Yes, different strokes for different folks. It's unfortunate that all the riverfront projects were proposed around 2007-2008 before the 2008 recession and the reason why those projects were cancelled was because they were all residential projects and since the recession made it harder to secure mortgages with lower interest rates and borrowing money was the hardest during that time, it made no sense to build Bridgeman's View, Trump Tower, Mandeville, etc.

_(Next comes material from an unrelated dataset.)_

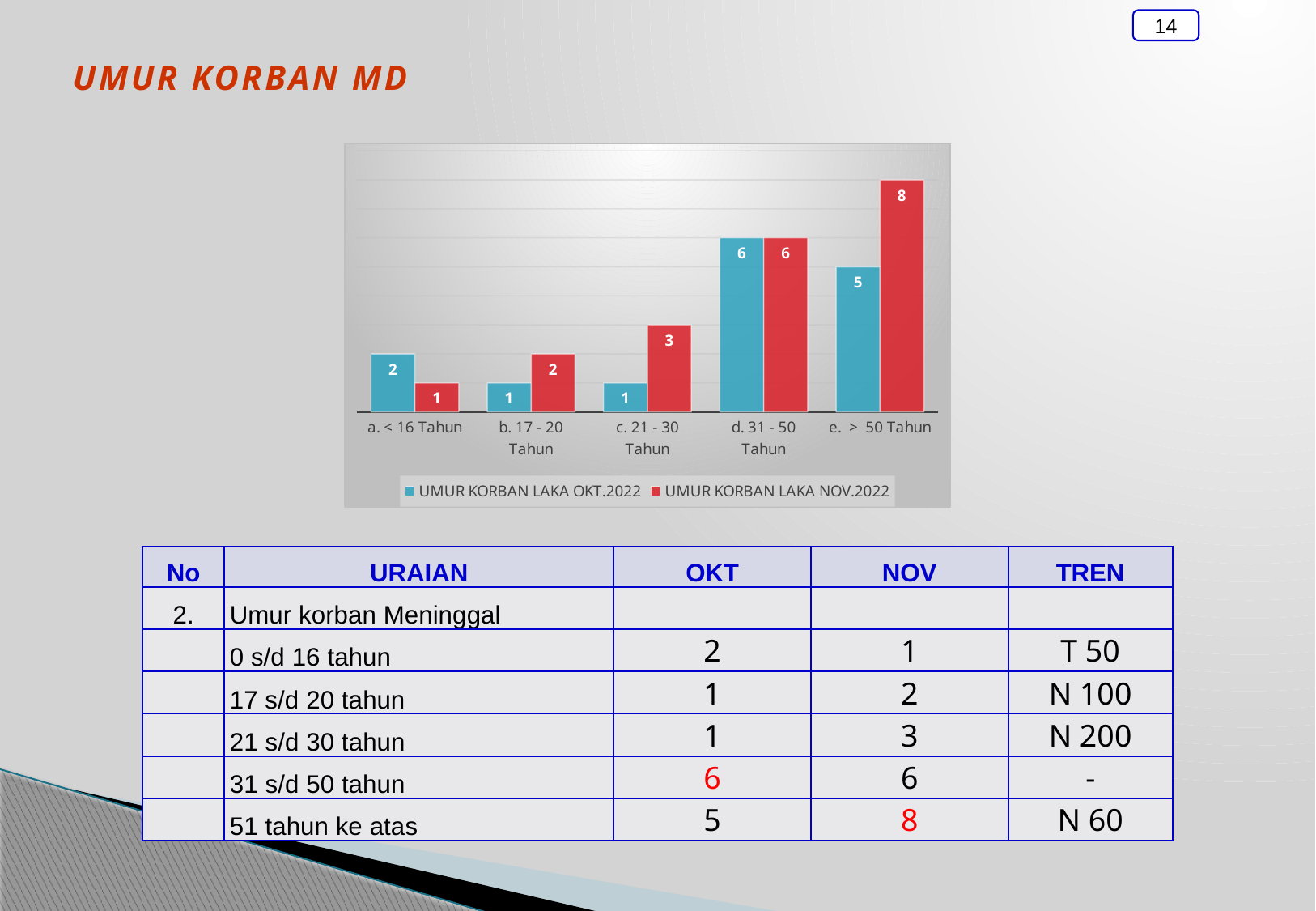
Which category has the highest value for UMUR KORBAN LAKA OKT.2022? d. 31 - 50 Tahun What is the value for UMUR KORBAN LAKA NOV.2022 in the category e. > 50 Tahun? 8 Which category has the highest value for UMUR KORBAN LAKA NOV.2022? e. > 50 Tahun What is the difference between the NOV.2022 and OKT.2022 values for e. > 50 Tahun? 3 What kind of chart is shown on the slide? Bar chart What colour are the bars for UMUR KORBAN LAKA NOV.2022? Red What is the value for UMUR KORBAN LAKA OKT.2022 in the category d. 31 - 50 Tahun? 6 What is the value for UMUR KORBAN LAKA NOV.2022 in the category c. 21 - 30 Tahun? 3 How many series does the chart legend list? 2 How many age categories are shown on the x axis of the chart? 5 Which category has the lowest value for UMUR KORBAN LAKA NOV.2022? a. < 16 Tahun Which is larger for a. < 16 Tahun: the OKT.2022 value or the NOV.2022 value? OKT.2022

I liked the concept of World Trade Square, even though that project never got properly planned and it was on it's way to the heap of never built projects, Mandeville looked very cutting edge and if I had to choose one of those cancelled projects I'd love to bring back, it would probably be the Mandeville, and Bridgeman's View was a project which aspired to bring height to the Delaware Waterfront.

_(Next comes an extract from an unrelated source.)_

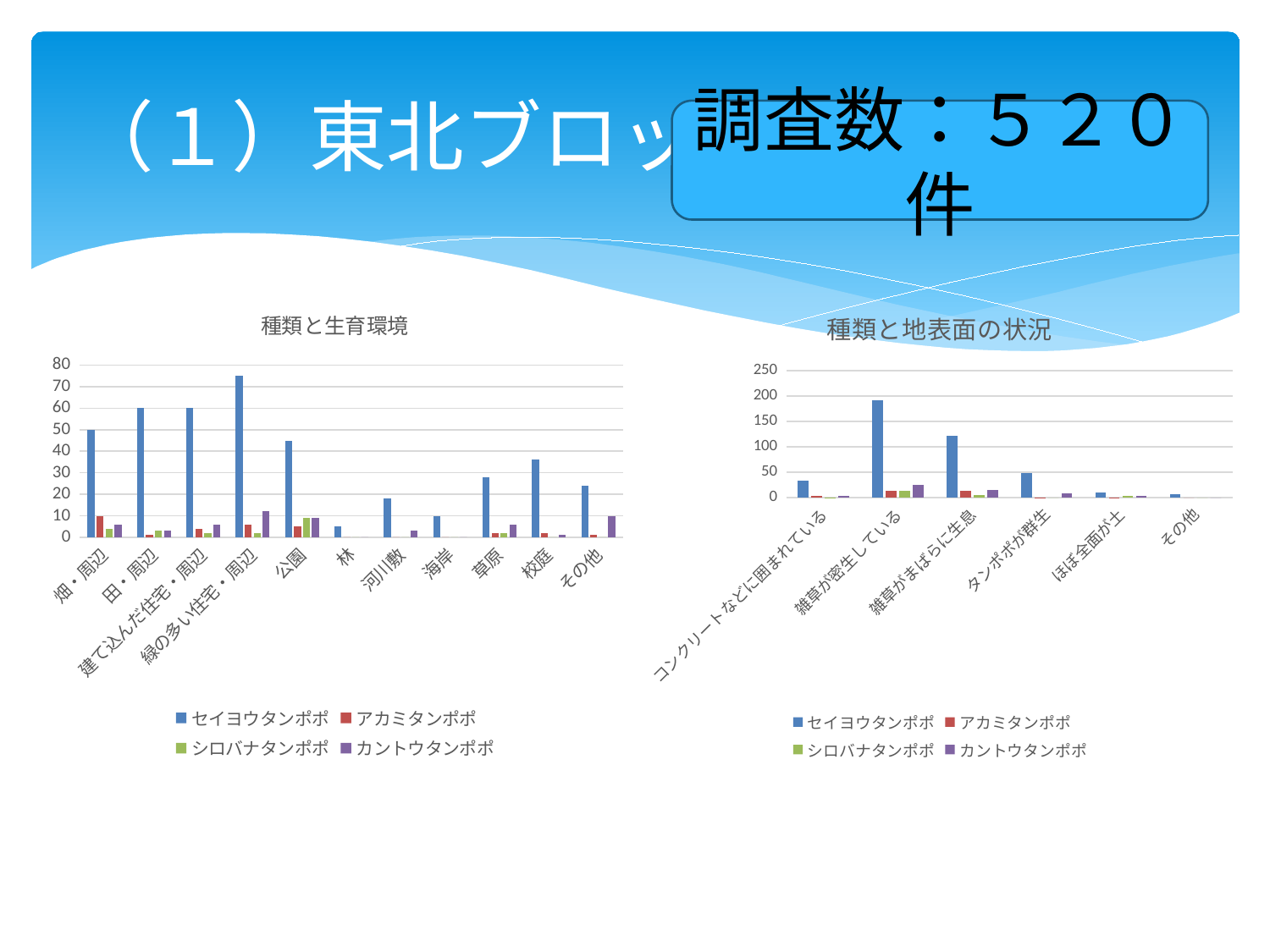
In the chart titled 種類と生育環境, which category has the lowest value for セイヨウタンポポ? 林 In the chart titled 種類と地表面の状況, is the value for セイヨウタンポポ in コンクリートなどに囲まれている greater or less than 50? less In the chart titled 種類と生育環境, is the value for セイヨウタンポポ in 河川敷 greater or less than 20? less What type of chart is the chart titled 種類と生育環境? bar chart In the chart titled 種類と生育環境, which is larger for セイヨウタンポポ: 校庭 or 草原? 校庭 In the chart titled 種類と地表面の状況, is the value for セイヨウタンポポ in 雑草が密生している greater or less than 150? greater How many series does the legend of the chart titled 種類と生育環境 list? 4 How many categories are shown on the x axis of the chart titled 種類と地表面の状況? 6 In the chart titled 種類と地表面の状況, which category has the highest value for セイヨウタンポポ? 雑草が密生している How many categories are shown on the x axis of the chart titled 種類と生育環境? 11 In the chart titled 種類と生育環境, which category has the highest value for セイヨウタンポポ? 緑の多い住宅・周辺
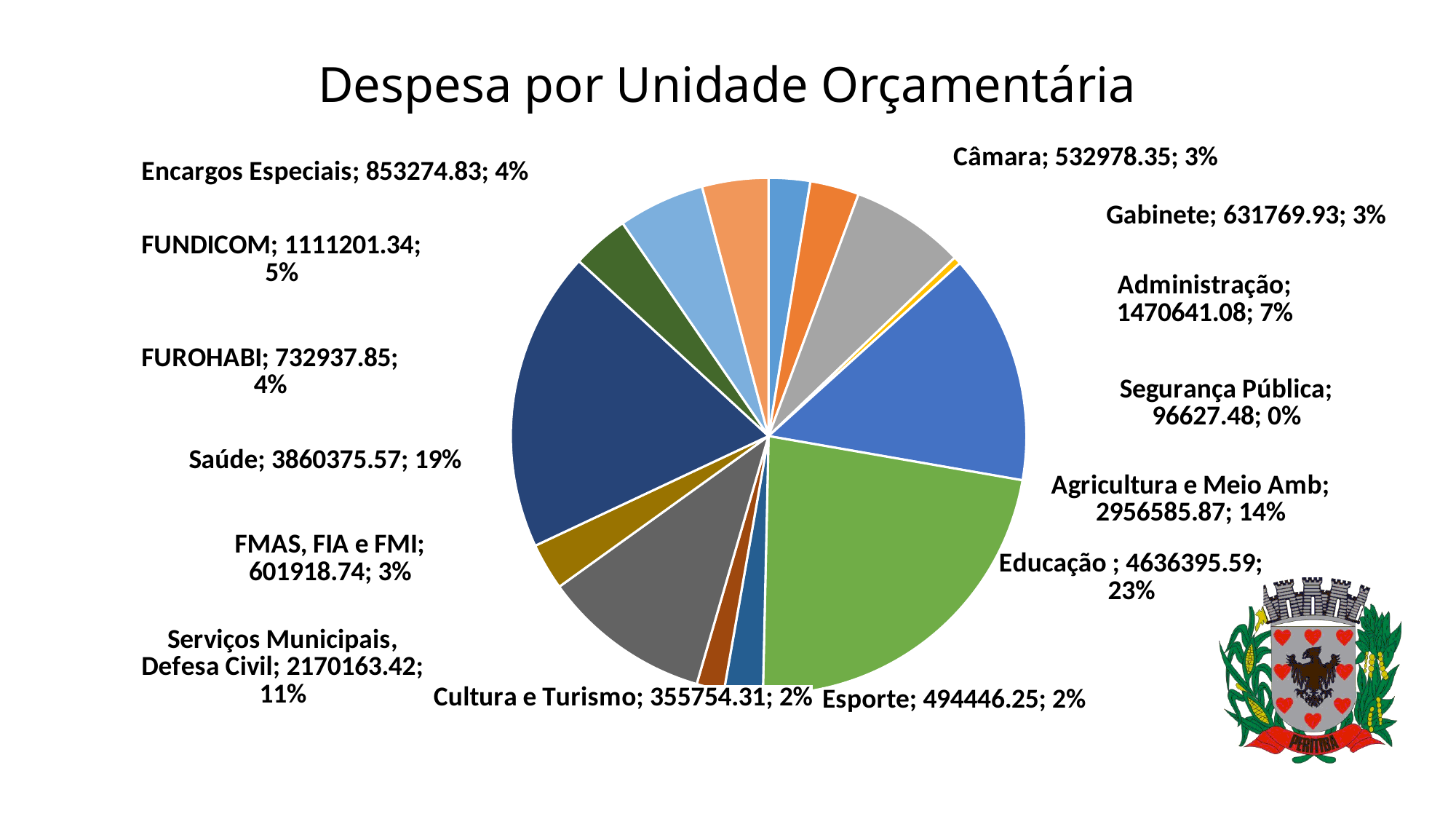
What type of chart is shown on the slide? Pie chart Which unit has the largest expense? Educação Which unit has the smallest expense? Segurança Pública What percentage share does Serviços Municipais, Defesa Civil have? 11% What is the value shown for Saúde? 3860375.57 What is the difference between the values for Educação and Saúde? 776020.02 What is the difference between the values for Administração and Gabinete? 838871.15 What percentage share does Educação have? 23% What is the value shown for Administração? 1470641.08 Which is larger, the value for Agricultura e Meio Amb or the value for Saúde? Saúde How many slices does the pie chart have? 14 What is the title of the chart? Despesa por Unidade Orçamentária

My biggest concern is will Philadelphia ever grow to 2 or even 3 million people? While Chicago and NYC are seeing a slowdown and in some cases a decline, Boston, DC, and SF are experiencing double digit growth, Atlanta and Miami are still booming, and even cities like Phoenix, Austin, San Antonio, Dallas, and Houston are currently exploding in population as high rise commercial and residential projects in those cities are elevating those cities to new heights as well as increasing their densities.

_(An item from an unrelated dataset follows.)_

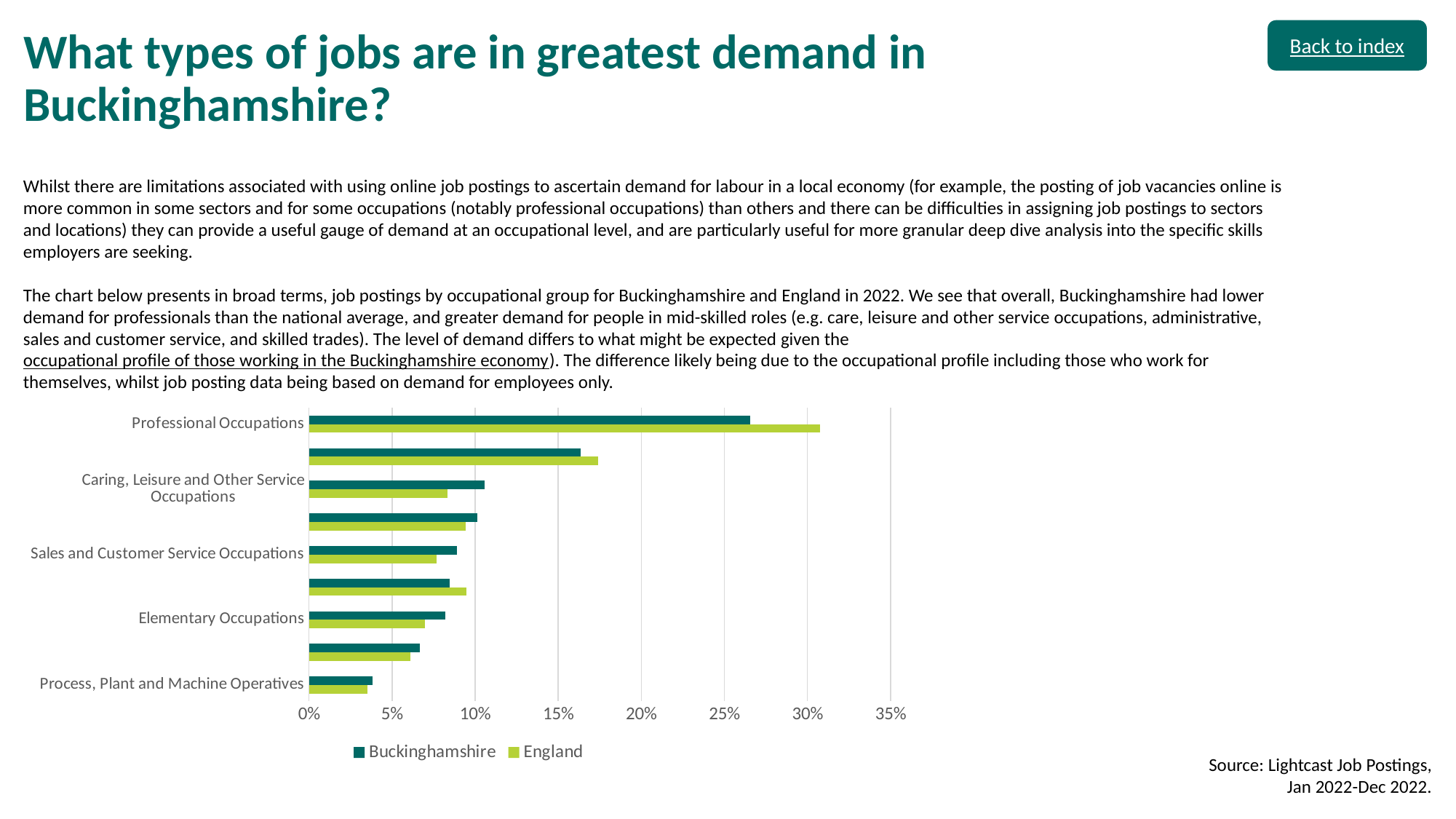
For Professional Occupations, which is larger: the Buckinghamshire value or the England value? England For Caring, Leisure and Other Service Occupations, which is larger: the Buckinghamshire value or the England value? Buckinghamshire Is the England value for Caring, Leisure and Other Service Occupations greater or less than 10%? less Which two series are shown in the chart legend? Buckinghamshire and England Which occupational group has the highest share of job postings for Buckinghamshire? Professional Occupations What kind of chart is shown on the slide? bar chart Is the England value for Professional Occupations greater or less than 30%? greater Is the Buckinghamshire value for Professional Occupations greater or less than 25%? greater Which occupational group has the highest share of job postings for England? Professional Occupations For Sales and Customer Service Occupations, which is larger: the Buckinghamshire value or the England value? Buckinghamshire How many series does the chart legend list? 2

The project I just displayed does connect to the waterfront, but I'd rather see it in another part of the city than at the waterfront. Sometimes I believe that the planning the city makes is a liability for the city in general as well as the near future. I wouldn't be surprised if the Philadelphia city limits, the MSA, and the CSA gets knocked out of the Top 10 in 10 to 20 years. Part of it is commutes from outlying areas (Lehigh Valley and Lancaster County), another part is population growth, and the final part is the local economy. There are boosters in every city and Philly is no exception but sometimes you have to stop drinking the Kool-Aid at every project and be critical at times if you want to improve. I wouldn't be surprised if this forum had a lot of Inga Saffrons and she's probably one of the worst architectural critics I've ever heard of.